Differential Diagnosis
| Entity | Key Distinguishing Features |
|---|---|
| Benign skin lesion (mole, keloid, cyst) | Skin-based, well-circumscribed, no parenchymal extension, stable |
| Associated Feature — Skin Involvement | Enhancement extends from an underlying parenchymal malignancy into the skin; not an isolated skin lesion |
| Dermal metastasis | History of known malignancy; new, growing skin nodule; may have irregular margins |
| Recurrent carcinoma at skin | Prior mastectomy or lumpectomy; new enhancing nodule in or near surgical scar |
| Inflammatory breast cancer | Diffuse skin thickening and enhancement, not a focal discrete lesion; associated with parenchymal findings |
Board Pearl
An enhancing skin lesion in a patient with prior mastectomy or known cancer history should raise suspicion for cutaneous recurrence (e.g., recurrent invasive lobular carcinoma). BI-RADS v2025 Figure 5 (p. 153) illustrates a skin lesion that proved to be recurrent ILC — clinical context is essential.
Pitfalls
- Misidentifying a superficial parenchymal mass as a skin lesion — always confirm the lesion is centered at the skin surface on two planes; a peripheral mass with skin contact is not a “skin lesion”

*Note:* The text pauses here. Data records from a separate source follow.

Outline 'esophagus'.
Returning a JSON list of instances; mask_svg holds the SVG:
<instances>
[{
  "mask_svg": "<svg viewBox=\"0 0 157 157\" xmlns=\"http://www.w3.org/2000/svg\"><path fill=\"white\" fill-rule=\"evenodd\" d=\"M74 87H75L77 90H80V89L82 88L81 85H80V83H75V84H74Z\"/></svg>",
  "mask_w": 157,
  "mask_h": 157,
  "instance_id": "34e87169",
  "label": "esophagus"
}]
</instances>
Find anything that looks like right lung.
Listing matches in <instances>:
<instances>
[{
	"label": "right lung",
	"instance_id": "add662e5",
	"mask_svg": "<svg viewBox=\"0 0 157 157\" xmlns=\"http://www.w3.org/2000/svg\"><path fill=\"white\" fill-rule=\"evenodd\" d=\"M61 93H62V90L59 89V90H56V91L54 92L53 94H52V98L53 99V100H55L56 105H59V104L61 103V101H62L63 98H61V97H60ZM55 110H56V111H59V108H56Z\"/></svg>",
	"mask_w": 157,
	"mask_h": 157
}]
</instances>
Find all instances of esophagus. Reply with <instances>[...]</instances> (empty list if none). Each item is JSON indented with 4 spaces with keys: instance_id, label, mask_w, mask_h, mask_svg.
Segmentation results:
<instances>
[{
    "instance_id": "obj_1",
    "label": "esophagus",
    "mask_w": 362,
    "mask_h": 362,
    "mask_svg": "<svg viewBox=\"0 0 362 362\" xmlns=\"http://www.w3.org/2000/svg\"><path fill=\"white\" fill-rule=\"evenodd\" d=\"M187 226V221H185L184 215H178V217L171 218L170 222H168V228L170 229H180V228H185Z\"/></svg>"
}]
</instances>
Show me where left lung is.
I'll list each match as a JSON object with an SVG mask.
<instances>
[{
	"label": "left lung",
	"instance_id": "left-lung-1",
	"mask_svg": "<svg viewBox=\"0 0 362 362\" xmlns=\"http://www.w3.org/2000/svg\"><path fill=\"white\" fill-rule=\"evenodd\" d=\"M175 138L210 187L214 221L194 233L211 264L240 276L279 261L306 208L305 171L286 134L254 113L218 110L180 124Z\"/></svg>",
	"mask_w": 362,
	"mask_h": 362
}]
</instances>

- Ignoring enhancing skin lesions in high-risk patients — while most are benign, new enhancing skin nodules in patients with cancer history warrant further evaluation
- Confusing skin involvement with a skin lesion — Associated Feature — Skin Involvement implies tumor extension into the skin from an underlying malignancy and upgrades staging (T4b); an enhancing skin lesion is an independent, benign finding
- Keloids mimicking suspicious enhancement — keloids can be large, irregular, and avidly enhancing; correlate with history of surgery or trauma at that site
- Motion artifact at skin surface — can simulate focal skin enhancement; compare with subtraction images and check for misregistration
Clinical Significance
- Enhancing skin lesions are classified under “Other Findings Typically Benign” in BI-RADS v2025 and do not alter the BI-RADS assessment category
- Reporting benign skin lesions when not warranted contributes to audit inflation and unnecessary clinical follow-up
- The critical management distinction is between an isolated skin lesion (benign, ignore) and skin involvement by tumor (malignant, T4b staging implication)
Board Pearl
Skin involvement (associated feature) = tumor extends into skin = T4b staging. Enhancing skin lesion (other finding) = incidental benign finding = no staging impact. Do not confuse the two — they have completely different management implications.